Now, if you know me at all, you know I love Jesus.  I do my best to submit to the Spirit in my pursuit of wisdom and truth. I believe Jesus’ good news – the kingdom of God is here, now.  I believe Jesus Himself is the living and active word of God. I believe nothing is hidden from God’s sight and He offers us mercy and grace to help us in our time of need.

 

I also believe Christianity was birthed under oppression –  judgment, ridicule and incredibly real persecution. Palestine was the backwater post of the Roman Empire, Galilee was the backwater of Palestine and Jesus, born into poverty, was under the plague of rumors from his birth to his death.  For its first 400 years, that identity of oppression undergirded Christianity’s growth.  Belief in Jesus wasn’t merely a cognitive assent, it was fully acknowledging your decision could result in being burned as a human torch.  The language of the New Testament is fraught with the language of the oppressed, letters filled with encouragement to persevere, to overcome, to love beyond persecution.

 

White American evangelical Christianity still carries that identity of oppression, even where none exists. Even when we ourselves have become the oppressors, when our “God-given liberties” rob the poor among us, when others suffer for our privilege.

 

Still, some of us insist we are the victims of the left-leaning media, of liberal conspiracies.  My conservative friends share on Facebook “proof” that not only are Covid-19 policies designed to destroy our economy, they are a precursor to the Apocalypse, paving the way for Bill Gates’ vaccine, complete with 666 invisible tattoos and GPS trackers.  And woe to any who refuse this “mark of the beast”.

 

Again, I get it.  Anyone who didn’t grow up in 1970’s youth groups may have missed the tracts and end times films designed to scare the hell out of us  – literally (for years, I had nightmares about that guillotine.)  Long before Left Behind, a generation of Christians were frightened into conversion experiences.  I sometimes wonder if this combination of fear and Jesus is a deliberate strategy as I scroll past Fox News headlines.  It’s as if paranoia, fear and hatred have finally been given permission to thrive in the open, like the open keg at a freshman’s first fraternity party.  

 

A conservative friend recently remarked that it’s difficult to know who to trust.  For several generations in white evangelical churches, “they” have been the Democrats.  Did you know the initial platform for the Republican party (in Lincoln’s day) was created as the “antislavery party?”   How those roles reverse over time. Would Lincoln be appalled to see it is his fellow Republicans who are now denying that black lives matter?

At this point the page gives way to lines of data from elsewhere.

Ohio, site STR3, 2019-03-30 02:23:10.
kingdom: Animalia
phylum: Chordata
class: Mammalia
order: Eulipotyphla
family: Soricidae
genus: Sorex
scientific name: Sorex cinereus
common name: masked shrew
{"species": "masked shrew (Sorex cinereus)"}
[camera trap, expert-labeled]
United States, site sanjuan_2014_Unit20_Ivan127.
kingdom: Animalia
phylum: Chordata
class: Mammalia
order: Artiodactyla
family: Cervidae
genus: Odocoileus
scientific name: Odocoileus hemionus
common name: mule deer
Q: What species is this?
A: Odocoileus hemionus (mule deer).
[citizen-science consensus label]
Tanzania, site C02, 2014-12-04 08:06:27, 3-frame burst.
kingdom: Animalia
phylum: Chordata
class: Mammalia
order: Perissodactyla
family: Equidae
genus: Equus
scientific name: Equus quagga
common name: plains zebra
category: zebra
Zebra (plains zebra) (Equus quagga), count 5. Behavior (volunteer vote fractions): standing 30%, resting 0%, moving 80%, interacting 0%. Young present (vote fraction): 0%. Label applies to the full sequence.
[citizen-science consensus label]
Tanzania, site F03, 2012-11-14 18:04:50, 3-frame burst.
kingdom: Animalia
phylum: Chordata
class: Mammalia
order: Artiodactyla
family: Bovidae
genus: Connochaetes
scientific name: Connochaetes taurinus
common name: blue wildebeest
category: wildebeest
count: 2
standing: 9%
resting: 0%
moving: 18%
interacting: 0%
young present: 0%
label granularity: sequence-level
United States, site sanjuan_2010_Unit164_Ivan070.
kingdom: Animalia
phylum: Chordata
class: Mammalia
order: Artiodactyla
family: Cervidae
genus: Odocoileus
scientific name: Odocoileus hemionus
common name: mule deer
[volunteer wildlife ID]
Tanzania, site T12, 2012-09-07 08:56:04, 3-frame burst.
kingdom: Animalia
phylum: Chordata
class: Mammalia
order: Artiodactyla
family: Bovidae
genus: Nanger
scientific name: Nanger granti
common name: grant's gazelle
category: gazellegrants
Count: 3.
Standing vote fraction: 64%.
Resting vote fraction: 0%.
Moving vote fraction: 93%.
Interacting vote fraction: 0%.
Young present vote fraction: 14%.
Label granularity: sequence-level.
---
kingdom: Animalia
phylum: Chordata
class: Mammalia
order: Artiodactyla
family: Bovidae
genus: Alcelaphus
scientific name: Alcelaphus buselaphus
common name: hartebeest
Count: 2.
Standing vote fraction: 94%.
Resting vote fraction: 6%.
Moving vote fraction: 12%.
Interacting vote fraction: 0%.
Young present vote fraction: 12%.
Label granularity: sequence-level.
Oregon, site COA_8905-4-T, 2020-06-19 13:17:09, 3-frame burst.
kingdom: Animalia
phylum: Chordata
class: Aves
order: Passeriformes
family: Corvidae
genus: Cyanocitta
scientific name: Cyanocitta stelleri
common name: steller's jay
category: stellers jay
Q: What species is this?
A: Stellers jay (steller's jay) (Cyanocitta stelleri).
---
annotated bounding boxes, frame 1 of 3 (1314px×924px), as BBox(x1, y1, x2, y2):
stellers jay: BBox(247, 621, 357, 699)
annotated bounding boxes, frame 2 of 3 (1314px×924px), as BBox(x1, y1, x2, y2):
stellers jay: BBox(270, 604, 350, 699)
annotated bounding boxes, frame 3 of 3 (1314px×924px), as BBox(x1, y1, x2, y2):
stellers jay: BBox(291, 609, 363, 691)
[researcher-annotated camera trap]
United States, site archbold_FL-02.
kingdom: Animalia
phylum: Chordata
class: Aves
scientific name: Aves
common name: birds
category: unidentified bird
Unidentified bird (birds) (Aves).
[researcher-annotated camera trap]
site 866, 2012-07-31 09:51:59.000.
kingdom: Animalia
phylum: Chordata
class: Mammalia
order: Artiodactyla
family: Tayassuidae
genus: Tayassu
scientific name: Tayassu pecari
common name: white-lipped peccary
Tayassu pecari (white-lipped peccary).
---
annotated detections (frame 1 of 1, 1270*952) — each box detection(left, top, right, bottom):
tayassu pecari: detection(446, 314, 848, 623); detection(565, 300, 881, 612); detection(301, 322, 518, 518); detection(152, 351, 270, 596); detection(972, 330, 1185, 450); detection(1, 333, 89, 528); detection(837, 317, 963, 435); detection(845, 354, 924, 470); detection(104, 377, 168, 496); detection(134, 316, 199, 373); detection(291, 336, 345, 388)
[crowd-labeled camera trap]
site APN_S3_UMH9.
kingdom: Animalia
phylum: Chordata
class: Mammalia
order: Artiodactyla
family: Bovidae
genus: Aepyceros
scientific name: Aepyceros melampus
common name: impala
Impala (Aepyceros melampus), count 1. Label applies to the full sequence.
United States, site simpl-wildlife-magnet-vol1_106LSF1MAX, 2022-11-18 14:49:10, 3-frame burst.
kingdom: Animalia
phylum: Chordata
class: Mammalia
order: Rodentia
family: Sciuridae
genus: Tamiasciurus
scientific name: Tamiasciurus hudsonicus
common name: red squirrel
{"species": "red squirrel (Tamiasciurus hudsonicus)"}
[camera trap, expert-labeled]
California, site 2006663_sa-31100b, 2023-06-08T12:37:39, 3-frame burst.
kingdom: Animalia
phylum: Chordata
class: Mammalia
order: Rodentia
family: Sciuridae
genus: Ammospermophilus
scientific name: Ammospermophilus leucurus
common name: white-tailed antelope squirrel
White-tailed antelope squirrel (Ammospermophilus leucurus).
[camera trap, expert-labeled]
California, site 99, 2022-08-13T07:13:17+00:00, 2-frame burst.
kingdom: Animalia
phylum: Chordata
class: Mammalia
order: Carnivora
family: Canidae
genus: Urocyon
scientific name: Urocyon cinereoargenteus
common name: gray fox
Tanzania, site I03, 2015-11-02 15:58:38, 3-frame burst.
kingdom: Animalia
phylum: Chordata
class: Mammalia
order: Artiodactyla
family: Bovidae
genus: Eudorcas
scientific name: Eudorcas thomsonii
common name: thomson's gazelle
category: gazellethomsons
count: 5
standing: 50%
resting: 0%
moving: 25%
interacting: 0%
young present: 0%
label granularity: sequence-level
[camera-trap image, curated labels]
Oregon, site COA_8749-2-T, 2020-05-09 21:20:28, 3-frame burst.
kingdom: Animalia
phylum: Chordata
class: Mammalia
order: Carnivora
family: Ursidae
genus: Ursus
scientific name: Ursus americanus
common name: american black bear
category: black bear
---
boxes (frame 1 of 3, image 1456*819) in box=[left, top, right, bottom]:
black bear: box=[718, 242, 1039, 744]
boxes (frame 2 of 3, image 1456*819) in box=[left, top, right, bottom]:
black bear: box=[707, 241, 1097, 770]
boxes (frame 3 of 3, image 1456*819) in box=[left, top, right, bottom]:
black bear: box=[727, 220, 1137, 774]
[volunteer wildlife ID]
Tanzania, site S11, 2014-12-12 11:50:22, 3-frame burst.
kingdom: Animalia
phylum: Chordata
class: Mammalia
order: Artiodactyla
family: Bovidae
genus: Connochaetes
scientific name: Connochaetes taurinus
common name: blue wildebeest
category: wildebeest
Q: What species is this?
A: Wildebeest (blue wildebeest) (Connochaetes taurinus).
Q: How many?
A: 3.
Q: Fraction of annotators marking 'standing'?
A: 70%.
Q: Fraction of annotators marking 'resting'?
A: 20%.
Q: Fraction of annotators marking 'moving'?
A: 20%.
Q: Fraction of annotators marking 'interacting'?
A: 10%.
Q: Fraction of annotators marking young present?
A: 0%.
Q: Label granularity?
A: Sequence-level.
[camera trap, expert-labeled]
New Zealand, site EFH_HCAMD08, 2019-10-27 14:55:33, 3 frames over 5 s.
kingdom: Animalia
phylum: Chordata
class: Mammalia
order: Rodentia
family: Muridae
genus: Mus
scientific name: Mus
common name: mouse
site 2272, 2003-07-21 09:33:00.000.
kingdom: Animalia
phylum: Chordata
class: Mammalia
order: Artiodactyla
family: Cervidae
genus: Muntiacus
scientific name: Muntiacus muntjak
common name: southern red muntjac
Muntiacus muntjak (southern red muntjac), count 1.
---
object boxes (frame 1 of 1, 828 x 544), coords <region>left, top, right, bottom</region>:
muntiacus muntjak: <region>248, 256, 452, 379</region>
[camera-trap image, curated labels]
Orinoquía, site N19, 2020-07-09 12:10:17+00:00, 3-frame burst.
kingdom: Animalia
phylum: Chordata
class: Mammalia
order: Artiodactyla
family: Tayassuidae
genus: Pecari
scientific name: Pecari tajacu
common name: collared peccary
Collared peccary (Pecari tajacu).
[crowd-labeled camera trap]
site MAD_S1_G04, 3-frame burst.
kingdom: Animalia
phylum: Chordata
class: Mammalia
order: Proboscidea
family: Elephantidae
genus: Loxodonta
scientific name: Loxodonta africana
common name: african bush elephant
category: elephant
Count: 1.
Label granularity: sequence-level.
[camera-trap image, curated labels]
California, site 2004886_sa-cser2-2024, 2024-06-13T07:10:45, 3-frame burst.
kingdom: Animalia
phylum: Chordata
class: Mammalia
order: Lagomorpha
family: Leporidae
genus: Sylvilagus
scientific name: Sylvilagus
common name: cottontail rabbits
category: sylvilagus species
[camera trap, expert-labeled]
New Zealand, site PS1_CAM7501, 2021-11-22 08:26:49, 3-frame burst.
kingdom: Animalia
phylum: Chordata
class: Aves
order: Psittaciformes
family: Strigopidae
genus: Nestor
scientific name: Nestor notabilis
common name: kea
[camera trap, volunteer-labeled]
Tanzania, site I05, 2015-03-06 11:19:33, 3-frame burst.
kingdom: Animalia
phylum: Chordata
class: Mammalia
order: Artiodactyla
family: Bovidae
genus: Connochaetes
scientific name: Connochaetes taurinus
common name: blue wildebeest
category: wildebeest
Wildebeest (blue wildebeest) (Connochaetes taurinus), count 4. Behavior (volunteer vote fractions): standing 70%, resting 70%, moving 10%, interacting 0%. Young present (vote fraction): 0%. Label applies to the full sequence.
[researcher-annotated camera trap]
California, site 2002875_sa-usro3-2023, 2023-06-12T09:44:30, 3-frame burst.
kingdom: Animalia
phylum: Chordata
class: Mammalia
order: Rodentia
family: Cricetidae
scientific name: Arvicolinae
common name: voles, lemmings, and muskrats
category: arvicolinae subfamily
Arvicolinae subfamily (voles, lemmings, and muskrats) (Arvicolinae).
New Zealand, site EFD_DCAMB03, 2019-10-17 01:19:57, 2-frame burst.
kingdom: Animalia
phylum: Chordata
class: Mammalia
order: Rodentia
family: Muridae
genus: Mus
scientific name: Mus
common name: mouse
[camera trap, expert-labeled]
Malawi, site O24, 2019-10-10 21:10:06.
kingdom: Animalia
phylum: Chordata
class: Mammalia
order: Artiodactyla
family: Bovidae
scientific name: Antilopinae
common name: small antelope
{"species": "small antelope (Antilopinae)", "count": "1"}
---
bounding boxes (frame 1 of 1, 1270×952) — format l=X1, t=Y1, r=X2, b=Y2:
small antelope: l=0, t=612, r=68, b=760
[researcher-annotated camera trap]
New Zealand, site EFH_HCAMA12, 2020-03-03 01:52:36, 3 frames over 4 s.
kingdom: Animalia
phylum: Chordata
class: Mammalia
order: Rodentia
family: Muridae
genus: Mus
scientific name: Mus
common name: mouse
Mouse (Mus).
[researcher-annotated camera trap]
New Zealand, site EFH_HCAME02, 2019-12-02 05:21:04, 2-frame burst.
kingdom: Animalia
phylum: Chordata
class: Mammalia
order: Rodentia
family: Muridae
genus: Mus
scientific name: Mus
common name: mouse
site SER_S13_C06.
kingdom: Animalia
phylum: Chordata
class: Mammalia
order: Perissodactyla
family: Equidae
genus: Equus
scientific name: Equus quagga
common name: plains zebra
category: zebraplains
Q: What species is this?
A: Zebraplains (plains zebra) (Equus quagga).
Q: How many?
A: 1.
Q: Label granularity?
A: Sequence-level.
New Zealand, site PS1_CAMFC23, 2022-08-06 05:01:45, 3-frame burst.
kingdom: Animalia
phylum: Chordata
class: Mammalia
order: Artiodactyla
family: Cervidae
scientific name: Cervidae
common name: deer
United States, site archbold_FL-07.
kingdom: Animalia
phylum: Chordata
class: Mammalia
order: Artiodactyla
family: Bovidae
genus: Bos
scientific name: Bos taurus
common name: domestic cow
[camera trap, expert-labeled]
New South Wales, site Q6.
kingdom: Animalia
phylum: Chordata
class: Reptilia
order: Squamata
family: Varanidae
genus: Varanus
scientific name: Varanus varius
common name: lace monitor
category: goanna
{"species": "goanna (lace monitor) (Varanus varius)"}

Why are we, as evangelical Christians, the last to concede on social justice issues?  Shouldn’t we be leading, as champions of Jesus’ blessings (Matthew 5-7)?  Why have we allowed the rancor of politics to stand between us and mercy, between us as followers of Jesus?

Republican or Democrat, we continue to view the other party’s members as either deceptive or deluded:

https://frenchpress.thedispatch.com/p/coronavirus-conspiracy-theories-and?fbclid=IwAR1MyhD4vjqEYnmGADCbHT1HmBB5WzL8arUd884dUsFv6NGekJfEoDShIpM  

 

 

 

 

 

I agree with many points made by David French in the above-referenced article.  One conclusion, in particular, has stuck with me – “we have to realize a sad failure of the church. They do not see because they were never taught to look.”